Corpus Reader Methods

The Representation of “Words”

The representation of “words” in PyCantonese comes in two flavors (similar to NLTK):

  1. The “simple” representation as a string, which is what appears as a word token (in Chinese characters) in a transcription line starting with * in the CHAT transcript.

  2. The “tagged” representation as a tuple of (word, pos, jyutping, rel), which contains information from the transcription line and its %-tiers:

    word (str) – Chinese character(s)

    pos (str) – part-of-speech tag from %mor (All PoS tags are rendered in uppercase.)

    jyutping (str) – Jyutping romanization from %mor (plus inflectional information, if any)

    rel – dependency and grammatical relation from %gra (no known datasets have made used of %gra yet)

To illustrate, let us consider the following CHAT utterance with its %mor tier:

*XXA:       喂 遲 啲 去 唔 去 旅行 啊 ?
%mor:       e|wai3 a|ci4 u|di1 v|heoi3 d|m4 v|heoi3 vn|leoi5hang4 y|aa3 ?

The list of “simple” words from this utterance are the list of word token strings:

['喂', '遲', '啲', '去', '唔', '去', '旅行', '啊', '?']

The list of “tagged” words from this utterance are a list of 4-tuples:

[('喂', 'E', 'wai3', ''),
 ('遲', 'A', 'ci4', ''),
 ('啲', 'U', 'di1', ''),
 ('去', 'V', 'heoi3', ''),
 ('唔', 'D', 'm4', ''),
 ('去', 'V', 'heoi3', ''),
 ('旅行', 'VN', 'leoi5hang4', ''),
 ('啊', 'Y', 'aa3', ''),
 ('?', '?', '', '')]

A Note on the Access Methods

>>> import pycantonese as pc
>>> corpus = pc.hkcancor()

A corpus object, such as corpus as shown just above, has an array of methods X(). An example is number_of_files():

>>> corpus.number_of_files()
58

Many of these methods together with their documentation notes are programmatically inherited from the library PyLangAcq for language acquisition research. A few remarks here are necessary to avoid confusion.

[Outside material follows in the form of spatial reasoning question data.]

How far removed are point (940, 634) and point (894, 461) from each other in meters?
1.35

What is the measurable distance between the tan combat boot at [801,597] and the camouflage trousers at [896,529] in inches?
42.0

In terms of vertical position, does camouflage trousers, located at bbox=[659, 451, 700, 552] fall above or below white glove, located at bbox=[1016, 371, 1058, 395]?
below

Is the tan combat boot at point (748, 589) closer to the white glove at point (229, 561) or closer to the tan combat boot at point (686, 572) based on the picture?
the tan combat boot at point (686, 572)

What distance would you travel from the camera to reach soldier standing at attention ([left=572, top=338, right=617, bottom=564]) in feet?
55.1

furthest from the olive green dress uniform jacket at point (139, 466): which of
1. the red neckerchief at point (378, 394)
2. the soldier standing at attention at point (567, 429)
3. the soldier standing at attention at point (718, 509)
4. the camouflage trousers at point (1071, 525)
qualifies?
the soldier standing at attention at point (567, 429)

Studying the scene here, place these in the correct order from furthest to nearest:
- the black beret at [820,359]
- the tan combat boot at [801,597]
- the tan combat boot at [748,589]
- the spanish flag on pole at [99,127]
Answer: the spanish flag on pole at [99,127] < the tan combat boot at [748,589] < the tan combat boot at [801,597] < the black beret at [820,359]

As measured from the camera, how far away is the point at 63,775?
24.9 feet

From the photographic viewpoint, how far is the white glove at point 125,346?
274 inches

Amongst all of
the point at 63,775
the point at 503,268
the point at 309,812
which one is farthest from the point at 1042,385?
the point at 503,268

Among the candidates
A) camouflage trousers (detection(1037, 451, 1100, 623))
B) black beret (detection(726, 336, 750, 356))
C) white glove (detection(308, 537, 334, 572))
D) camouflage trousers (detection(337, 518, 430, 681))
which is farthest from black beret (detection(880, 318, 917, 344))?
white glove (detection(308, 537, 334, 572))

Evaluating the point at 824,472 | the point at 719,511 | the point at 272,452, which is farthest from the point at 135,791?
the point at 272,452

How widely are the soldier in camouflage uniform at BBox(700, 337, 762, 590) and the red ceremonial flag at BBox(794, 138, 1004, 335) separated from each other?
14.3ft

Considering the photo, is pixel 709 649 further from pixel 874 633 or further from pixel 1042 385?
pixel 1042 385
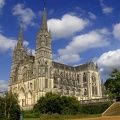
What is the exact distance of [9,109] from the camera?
29.0 meters

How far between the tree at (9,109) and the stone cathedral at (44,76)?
42070 millimetres

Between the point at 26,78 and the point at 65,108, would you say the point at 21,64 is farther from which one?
the point at 65,108

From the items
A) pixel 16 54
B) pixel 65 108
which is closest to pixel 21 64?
pixel 16 54

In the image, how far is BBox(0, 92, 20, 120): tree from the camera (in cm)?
2839

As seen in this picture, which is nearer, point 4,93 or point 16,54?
point 4,93

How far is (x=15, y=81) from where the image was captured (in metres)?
90.4

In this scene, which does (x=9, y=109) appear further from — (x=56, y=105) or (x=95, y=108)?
(x=95, y=108)

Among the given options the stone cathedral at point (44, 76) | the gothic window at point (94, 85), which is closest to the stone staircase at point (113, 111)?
the stone cathedral at point (44, 76)

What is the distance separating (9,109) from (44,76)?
4969cm

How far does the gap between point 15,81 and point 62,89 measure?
1936cm

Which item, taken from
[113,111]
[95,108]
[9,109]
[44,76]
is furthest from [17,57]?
[9,109]

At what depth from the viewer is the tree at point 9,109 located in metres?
28.4

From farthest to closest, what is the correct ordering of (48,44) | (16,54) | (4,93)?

Many methods have the optional parameter participant, which may safely be ignored in PyCantonese. The parameter participant specifies which participant(s) are of interest. This is important in the context of language acquisition: 'CHI' for the target child, 'MOT' for the mother, and so forth. In the CHAT format of HKCanCor that PyCantonese includes, the participants are rendered as codes such 'XXA', 'XXB' etc based on the original HKCanCor files. When participant is not specified, all participants are automatically included.

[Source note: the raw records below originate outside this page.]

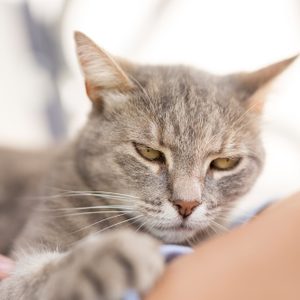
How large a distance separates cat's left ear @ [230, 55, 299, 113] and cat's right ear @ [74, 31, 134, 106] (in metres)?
0.32

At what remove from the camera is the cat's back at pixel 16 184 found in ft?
5.24

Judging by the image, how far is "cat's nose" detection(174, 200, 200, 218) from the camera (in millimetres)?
1087

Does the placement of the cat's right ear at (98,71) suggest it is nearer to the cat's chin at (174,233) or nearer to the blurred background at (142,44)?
the cat's chin at (174,233)

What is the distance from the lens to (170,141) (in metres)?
1.17

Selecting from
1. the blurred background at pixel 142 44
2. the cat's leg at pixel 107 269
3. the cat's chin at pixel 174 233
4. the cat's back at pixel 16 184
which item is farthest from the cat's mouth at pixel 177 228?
the blurred background at pixel 142 44

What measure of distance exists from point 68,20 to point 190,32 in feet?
1.61

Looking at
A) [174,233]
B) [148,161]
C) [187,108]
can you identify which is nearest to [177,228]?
[174,233]

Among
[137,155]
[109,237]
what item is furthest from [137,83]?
[109,237]

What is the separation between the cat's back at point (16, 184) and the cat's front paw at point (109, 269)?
2.69 feet

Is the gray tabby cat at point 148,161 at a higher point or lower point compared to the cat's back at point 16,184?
higher

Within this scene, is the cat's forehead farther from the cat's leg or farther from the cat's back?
the cat's back

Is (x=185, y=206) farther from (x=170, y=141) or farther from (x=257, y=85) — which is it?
(x=257, y=85)

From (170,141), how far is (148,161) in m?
0.08

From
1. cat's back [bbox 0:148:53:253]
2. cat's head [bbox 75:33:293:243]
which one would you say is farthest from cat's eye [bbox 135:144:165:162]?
cat's back [bbox 0:148:53:253]
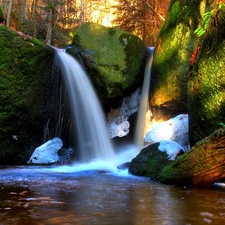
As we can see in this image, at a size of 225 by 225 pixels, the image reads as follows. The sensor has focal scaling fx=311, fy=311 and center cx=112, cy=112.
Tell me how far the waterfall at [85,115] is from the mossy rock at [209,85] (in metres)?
3.47

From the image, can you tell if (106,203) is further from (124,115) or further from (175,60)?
(124,115)

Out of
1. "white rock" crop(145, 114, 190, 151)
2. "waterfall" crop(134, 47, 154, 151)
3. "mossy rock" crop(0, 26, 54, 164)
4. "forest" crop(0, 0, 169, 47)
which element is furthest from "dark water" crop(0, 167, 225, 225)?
"forest" crop(0, 0, 169, 47)

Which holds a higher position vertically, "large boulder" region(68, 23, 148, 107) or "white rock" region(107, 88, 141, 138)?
"large boulder" region(68, 23, 148, 107)

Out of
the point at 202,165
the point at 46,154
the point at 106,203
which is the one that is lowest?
the point at 106,203

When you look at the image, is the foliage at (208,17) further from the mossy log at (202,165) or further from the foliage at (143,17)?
the foliage at (143,17)

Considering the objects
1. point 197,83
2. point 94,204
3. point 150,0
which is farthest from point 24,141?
point 150,0

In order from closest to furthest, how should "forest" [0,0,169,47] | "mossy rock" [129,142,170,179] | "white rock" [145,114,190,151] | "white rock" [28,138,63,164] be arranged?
"mossy rock" [129,142,170,179]
"white rock" [145,114,190,151]
"white rock" [28,138,63,164]
"forest" [0,0,169,47]

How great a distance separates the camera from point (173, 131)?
870cm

Another optional parameter of interest is by_files. Typically, a corpus comes in the form of multiple CHAT files. If a method X() has by_files, this parameter is set to be False by default, so that X() returns whatever it is for all the files without the file structure. If you are interested in results for individual files, set by_files to be True and the return object is dict(absolute-path filename: X() for that file) instead.

Full Reader API

class pycantonese.corpus.CantoneseCHATReader(*filenames, **kwargs)[source]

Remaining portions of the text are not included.